Als Erstes spazierte Charmaine in den großen Wohnraum und wurde magisch vom Piano angezogen. Mit größter Vorsicht hob sie den Deckel an und strich über die elfenbeinernen Tasten. Doch bevor sie sich hinsetzen und spielen konnte, wurde sie von einer Stimme aufgehalten. »Hier sind Sie also!«

Es war Yvette, und sie war allein. Unwillkürlich musste Charmaine an Pauls gestrige Worte denken: Irgendwann wird Yvette zu weit gehen … Miss Ryan hat vielleicht einen besseren Einfluss auf meine kleine Schwester. Wenn ja, so wäre das der Beweis, dass sie mit Kindern umgehen kann … Offenbar hatte er noch immer keine bessere Meinung von ihr. Sie würde ihm schon noch beweisen, dass er sich irrte und man Kinder auch ohne Schläge erziehen konnte.
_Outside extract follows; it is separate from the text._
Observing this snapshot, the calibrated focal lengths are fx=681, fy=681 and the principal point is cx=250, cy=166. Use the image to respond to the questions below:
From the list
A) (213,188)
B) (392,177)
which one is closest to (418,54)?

»Yvette? Du bist doch Yvette, oder?«

»Ja, richtig«, bestätigte die Kleine. »Haben Sie schon alles ausgepackt?«

Als Charmaine das bestätigte, meinte Yvette: »Dann können Sie sich ja jetzt ausdenken, was wir morgen Lustiges machen könnten.«

»Lustiges?«, fragte Charmaine. »Warum sagst du das?«

»In der letzten Zeit war es ziemlich langweilig. Nana Rose ist alt. Sehr alt! Und weil es Mama oft nicht gut geht, haben wir schon lange keine lustigen oder spannenden Sachen mehr gemacht. Wir hocken immer im dämlichen Kinderzimmer!«

»Also gut. Ich werde darüber nachdenken. Wie klingt das?«

Yvette schien nicht sehr überzeugt zu sein. Sie warf sich auf einen Sessel und zuckte die Schultern. »Wunderbar klingt das.«

Charmaine überlegte. Diese Unzufriedenheit konnte sie sich zunutze machen. »Ich habe eine Idee. Ich denke, dass man mit dir ein Geschäft machen kann.«

Yvette war ganz Ohr. »Ja?«

»Ich habe gehört, du sollst ziemlich schwierig sein.«

»Wer hat das gesagt?«

»Das ist nicht weiter wichtig. Wenn wir aber einen Vertrag schließen, könnten wir vielleicht beide mit dem Ergebnis zufrieden sein.«

»Was für einen Vertrag?«, fragte Yvette misstrauisch.

»Am letzten Freitag hast du deinen Bruder John erwähnt.«

»Was ist mit ihm?«

»Ich könnte ihm vielleicht einen Brief schicken.«

Yvette riss die Augen auf. »Wirklich?« Aber im nächsten Moment hatte sie Angst, dass sie hereingelegt wurde. »Und wie soll das gehen? Sie wohnen ja jetzt auch hier!«

»Aber meine Freunde kehren in ein paar Wochen nach Richmond zurück. Mr. Harrington kennt deinen Bruder. Er kann ihn sicher ausfindig machen.«

Yvette war vorsichtig. »Und was muss ich dafür tun?«

»Dich gut benehmen«, sagte Charmaine.

»Mich gut benehmen? Sonst nichts?«

»Nach allem, was ich gehört habe, fällt dir das ganz schön schwer. Du musst mir so gehorchen, wie du deiner Mutter gehorchst. Und keine Ausflüchte.«

Myriaden von Empfindungen spiegelten sich auf Yvettes Gesicht, während sie die Vor- und Nachteile abwog.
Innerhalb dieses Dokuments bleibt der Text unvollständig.